Rule #2: Exclusivity has a premium
Exclusivity is a component of many B2B connections; for example, you may agree to supply a product to just one store for a set period of time. If you’re just getting started, it’s tempting to accept exclusivity in this scenario, because you want to get the product on the shelves.
However, exclusivity should always come with enhanced prices. If a company wants to stock a product or use a service, and they wish to be the only business who can do that, they need to pay a premium to achieve that. Otherwise, you’re hamstringing your business, and becoming tied into a contract that prevents you from making deals with anyone else. Exclusivity can be worth it, not least if the contract you sign with the company is long-term, but you should always strive to achieve a better price in exchange.
Rule #3 – Look for company health
Every so often, a major business will collapse into liquidation and default on their debts, setting off a kind of domino effect: smaller companies, who were reliant on the major business, collapse too, unable to absorb the losses they will experience as a result.
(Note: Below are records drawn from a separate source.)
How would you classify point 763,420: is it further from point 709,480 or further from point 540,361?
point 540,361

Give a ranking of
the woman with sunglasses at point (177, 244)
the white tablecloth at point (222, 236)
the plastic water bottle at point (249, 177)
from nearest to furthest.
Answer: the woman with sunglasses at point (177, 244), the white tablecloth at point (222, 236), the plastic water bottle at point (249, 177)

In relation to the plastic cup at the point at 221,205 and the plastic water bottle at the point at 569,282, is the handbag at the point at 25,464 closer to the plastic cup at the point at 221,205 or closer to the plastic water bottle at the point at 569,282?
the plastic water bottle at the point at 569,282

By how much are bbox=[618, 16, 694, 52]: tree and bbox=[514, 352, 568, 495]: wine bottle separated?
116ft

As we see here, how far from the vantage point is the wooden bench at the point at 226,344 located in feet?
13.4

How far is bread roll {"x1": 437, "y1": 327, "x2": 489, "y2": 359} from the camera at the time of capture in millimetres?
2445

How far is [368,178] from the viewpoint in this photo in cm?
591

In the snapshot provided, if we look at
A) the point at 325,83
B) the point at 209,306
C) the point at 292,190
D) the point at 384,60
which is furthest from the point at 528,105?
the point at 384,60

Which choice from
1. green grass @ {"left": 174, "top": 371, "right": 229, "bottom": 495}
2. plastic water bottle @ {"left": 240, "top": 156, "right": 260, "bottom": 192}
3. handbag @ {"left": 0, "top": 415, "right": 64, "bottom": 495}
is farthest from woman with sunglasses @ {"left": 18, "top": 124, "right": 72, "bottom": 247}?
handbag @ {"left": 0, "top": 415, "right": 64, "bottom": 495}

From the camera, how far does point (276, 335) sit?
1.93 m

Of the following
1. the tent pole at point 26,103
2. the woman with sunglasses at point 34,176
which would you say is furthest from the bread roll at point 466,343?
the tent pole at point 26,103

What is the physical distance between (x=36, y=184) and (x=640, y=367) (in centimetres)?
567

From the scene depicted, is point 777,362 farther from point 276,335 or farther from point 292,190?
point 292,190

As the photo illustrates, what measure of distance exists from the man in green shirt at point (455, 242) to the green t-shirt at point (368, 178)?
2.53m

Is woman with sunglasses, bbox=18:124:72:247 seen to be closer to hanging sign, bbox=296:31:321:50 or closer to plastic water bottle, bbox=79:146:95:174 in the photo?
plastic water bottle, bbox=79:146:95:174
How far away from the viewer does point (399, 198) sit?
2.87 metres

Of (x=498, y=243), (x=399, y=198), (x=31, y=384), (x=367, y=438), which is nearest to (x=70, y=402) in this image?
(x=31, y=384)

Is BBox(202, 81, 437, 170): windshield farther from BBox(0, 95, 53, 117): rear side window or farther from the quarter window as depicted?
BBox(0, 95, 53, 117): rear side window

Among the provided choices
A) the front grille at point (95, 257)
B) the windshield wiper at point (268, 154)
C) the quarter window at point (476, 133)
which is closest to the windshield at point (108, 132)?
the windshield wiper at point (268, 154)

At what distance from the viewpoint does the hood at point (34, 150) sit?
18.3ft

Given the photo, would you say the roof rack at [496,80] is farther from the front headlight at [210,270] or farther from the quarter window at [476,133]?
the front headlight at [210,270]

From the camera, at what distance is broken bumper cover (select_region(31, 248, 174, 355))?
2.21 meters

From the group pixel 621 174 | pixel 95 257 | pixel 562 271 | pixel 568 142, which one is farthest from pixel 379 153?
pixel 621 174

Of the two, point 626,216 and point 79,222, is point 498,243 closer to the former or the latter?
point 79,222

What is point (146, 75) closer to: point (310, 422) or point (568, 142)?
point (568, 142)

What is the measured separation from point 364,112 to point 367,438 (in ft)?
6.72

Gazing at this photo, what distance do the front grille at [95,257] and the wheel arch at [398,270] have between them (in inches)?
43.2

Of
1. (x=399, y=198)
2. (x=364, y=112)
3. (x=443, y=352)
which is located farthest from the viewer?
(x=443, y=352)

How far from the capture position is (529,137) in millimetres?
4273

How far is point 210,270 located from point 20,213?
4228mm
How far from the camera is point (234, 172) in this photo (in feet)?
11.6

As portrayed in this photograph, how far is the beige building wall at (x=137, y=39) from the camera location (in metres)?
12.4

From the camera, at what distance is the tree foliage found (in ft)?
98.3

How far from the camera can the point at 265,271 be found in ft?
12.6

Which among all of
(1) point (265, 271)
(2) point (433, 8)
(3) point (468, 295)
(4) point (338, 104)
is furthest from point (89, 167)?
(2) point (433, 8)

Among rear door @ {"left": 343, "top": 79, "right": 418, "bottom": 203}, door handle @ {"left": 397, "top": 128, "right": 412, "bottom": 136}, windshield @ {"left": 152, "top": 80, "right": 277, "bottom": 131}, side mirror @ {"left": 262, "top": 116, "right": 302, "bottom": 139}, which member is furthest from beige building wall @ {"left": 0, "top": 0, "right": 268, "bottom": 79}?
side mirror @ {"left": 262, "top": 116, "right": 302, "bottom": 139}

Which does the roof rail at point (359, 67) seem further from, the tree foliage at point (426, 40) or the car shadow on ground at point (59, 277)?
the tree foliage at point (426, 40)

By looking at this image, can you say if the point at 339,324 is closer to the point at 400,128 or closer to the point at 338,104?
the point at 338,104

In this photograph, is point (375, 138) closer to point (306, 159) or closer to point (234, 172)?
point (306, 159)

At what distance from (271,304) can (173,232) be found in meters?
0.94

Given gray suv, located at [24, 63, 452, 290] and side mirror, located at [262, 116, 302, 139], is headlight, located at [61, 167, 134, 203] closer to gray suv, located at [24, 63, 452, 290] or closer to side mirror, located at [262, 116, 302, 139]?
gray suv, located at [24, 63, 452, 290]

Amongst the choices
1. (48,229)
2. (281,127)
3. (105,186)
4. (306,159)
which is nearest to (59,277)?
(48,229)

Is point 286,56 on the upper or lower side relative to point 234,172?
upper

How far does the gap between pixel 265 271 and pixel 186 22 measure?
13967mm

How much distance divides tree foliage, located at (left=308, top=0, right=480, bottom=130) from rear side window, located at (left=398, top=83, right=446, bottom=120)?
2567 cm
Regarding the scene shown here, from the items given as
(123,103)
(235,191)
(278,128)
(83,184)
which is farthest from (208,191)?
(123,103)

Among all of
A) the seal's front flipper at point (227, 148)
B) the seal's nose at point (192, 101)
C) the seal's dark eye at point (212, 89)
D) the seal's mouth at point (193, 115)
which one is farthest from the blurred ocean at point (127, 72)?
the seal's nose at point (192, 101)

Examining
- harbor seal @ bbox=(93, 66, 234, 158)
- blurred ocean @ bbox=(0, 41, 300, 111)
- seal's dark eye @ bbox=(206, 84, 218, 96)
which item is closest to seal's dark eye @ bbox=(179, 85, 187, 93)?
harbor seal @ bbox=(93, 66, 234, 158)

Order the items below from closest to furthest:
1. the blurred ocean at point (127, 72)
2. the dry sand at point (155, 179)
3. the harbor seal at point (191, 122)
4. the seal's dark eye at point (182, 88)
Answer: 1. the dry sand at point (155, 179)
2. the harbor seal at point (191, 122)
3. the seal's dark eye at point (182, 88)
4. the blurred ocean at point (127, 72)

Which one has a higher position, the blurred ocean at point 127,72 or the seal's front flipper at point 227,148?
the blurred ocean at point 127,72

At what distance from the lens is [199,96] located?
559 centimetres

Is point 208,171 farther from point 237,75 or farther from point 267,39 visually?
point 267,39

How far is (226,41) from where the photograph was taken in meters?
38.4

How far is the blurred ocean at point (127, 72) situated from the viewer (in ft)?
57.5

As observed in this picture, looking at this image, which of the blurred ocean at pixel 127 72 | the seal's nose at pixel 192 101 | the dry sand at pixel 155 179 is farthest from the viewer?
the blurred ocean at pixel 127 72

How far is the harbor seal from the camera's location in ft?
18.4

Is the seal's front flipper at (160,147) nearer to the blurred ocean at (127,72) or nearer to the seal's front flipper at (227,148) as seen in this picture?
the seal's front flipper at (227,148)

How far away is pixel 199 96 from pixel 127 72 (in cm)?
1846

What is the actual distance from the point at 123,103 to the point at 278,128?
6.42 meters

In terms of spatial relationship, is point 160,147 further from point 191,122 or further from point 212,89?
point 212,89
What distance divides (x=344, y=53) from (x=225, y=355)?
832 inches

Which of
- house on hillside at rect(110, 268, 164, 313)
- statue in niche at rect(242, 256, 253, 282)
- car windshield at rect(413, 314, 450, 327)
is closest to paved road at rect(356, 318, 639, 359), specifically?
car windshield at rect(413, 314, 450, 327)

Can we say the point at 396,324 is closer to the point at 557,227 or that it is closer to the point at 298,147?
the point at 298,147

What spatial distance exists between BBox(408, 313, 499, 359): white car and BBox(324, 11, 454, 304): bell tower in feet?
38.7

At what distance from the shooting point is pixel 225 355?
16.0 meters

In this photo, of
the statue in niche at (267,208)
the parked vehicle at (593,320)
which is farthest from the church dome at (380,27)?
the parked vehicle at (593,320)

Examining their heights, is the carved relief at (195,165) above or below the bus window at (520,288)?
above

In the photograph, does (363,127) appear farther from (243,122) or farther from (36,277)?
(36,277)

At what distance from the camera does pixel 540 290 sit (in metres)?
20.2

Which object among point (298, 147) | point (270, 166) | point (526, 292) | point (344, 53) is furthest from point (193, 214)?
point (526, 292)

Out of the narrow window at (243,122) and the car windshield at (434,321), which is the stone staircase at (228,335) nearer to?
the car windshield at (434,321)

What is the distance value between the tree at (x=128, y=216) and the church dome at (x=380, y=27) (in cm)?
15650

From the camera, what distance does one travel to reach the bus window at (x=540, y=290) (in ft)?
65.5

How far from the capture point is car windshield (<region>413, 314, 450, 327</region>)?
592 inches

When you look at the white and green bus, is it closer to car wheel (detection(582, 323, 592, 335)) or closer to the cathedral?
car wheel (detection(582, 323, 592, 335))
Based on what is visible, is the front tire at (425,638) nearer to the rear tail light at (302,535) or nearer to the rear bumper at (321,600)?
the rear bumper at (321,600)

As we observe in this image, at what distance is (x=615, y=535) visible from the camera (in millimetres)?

This can mean that there is a risk your business will fail through no fault of your own; you’ll be a victim of the mistakes of another company, a company you trusted to honor contracts and settle their debts, but who can no longer do so.
Unfortunately, very few businesses will actively warn their suppliers or B2B connections that there may be problems in the pipeline, so you have to take it upon yourself to research the health of any company you work with. Look at their annual reports, Google their name, and – where relevant – watch their stock price. If there’s a sign of a problem on the horizon, you need to know about it as far in advance as possible, so you can protect your own business from being dragged down in the event of a collapse.
In conclusion
B2B connections and relationships are essential, but it’s also important to adhere to a strict set of rules when working with another company – and the three mentioned above are a great place to start.